=== DOCUMENT EXCERPT ===

WMBTSG Day Twenty-one (Post a comment to this post to enter the drawing)

OkWelcome to day twenty-one of the Writer Mama Back-to-School Giveaway. Today’s giveaway is a doozey. It’s the 2009 Novel & Short Story Writer’s Market by Rachel McDonald.

How exciting after all of that fiction talk we’ve had all week. 🙂

This year’s Novel & Short Story Writer’s Market will help you get your work polished and on its way to the agent or editor perfectly suited to publish what you write. Our 2009 edition is completely revised, updated and contains hundreds of articles and interviews, plus over 1,100 listings for literary agents, book publishers, magazines, online markets, writing contests and conferences. Tabs identify each section to make it easy to find just the information you need. Listings contain current information including e-mail addresses, specific contact names, publisher’s tips, in depth submission guidelines, pay rates (if given) and easy-to-use reference icons that offer even more details about the agency or publishing house who may be interested in representing or buying what you’ve written.


Today’s question:

Okay, back to business. How do you feel when it comes time to submit your ficition to real-live editors and agents? Do you feel confident, professional and prepared and ready to partner as an equal? Or if you feel differently, please describe.

If this is your first post in the giveaway, please read “Da Rules.”

You may post your comments until midnight PST on September 21th.


30 Responses to “WMBTSG Day Twenty-one (Post a comment to this post to enter the drawing)”

  1. 1 Amber September 21, 2008 at 7:07 am

    I haven’t submitted anything to an agent so I’ll comment on editors.

=== INFORMATION GIVEN ===

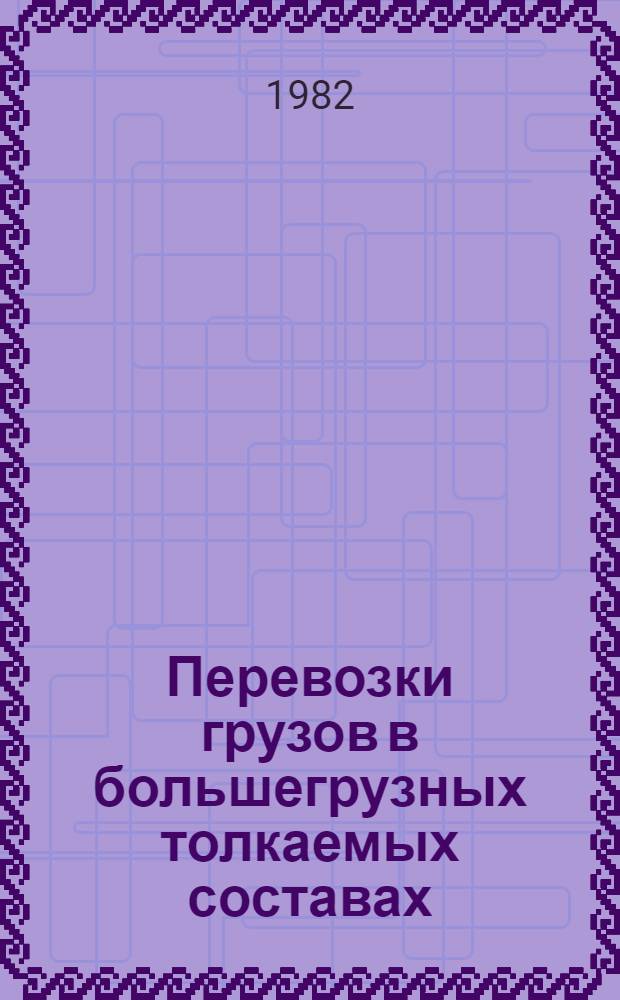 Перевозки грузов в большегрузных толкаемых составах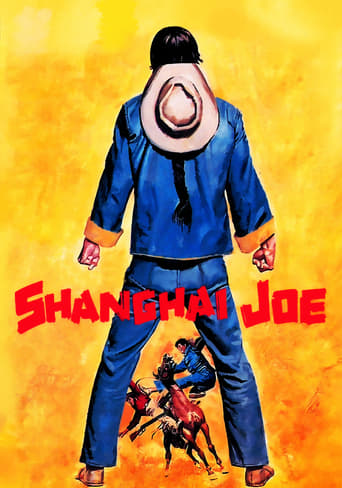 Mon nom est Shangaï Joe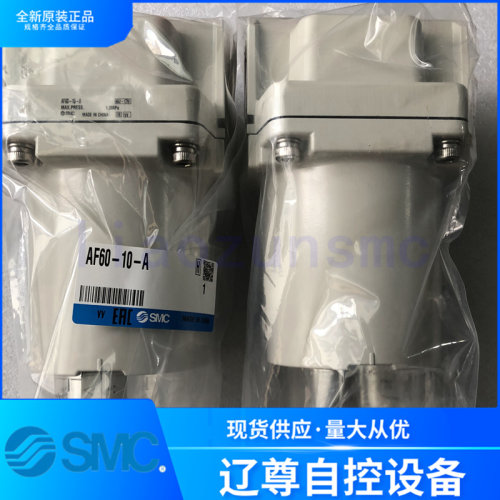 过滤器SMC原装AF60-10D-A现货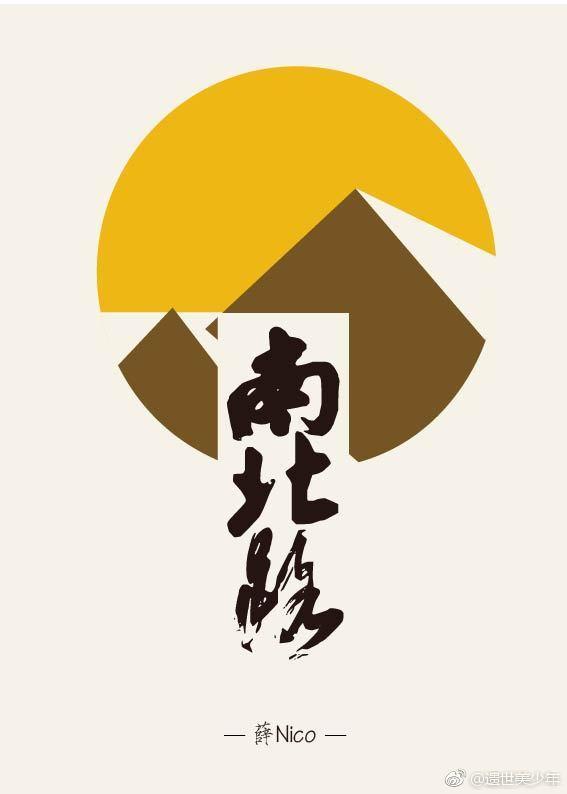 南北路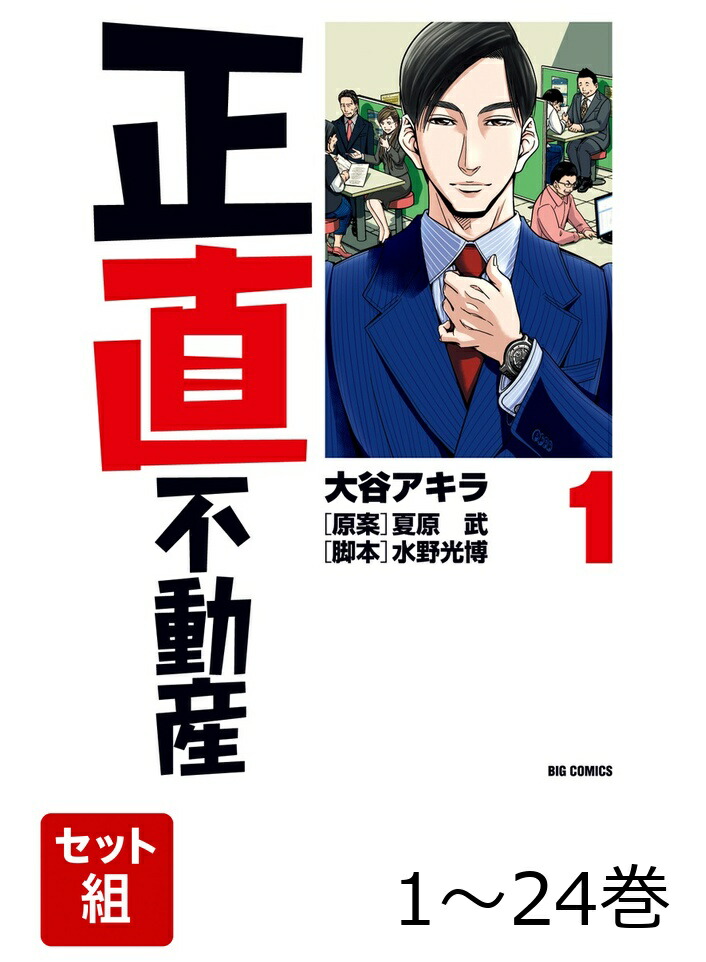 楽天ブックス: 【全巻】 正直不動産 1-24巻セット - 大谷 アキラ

===

**WHAT YOU HAVE TO DO:** Reproduce the portion of the Writer Mama giveaway post from "OkWelcome to day" to "by Rachel McDonald." without alteration.

**EXERCISE OUTPUT:**
OkWelcome to day twenty-one of the Writer Mama Back-to-School Giveaway. Today’s giveaway is a doozey. It’s the 2009 Novel & Short Story Writer’s Market by Rachel McDonald.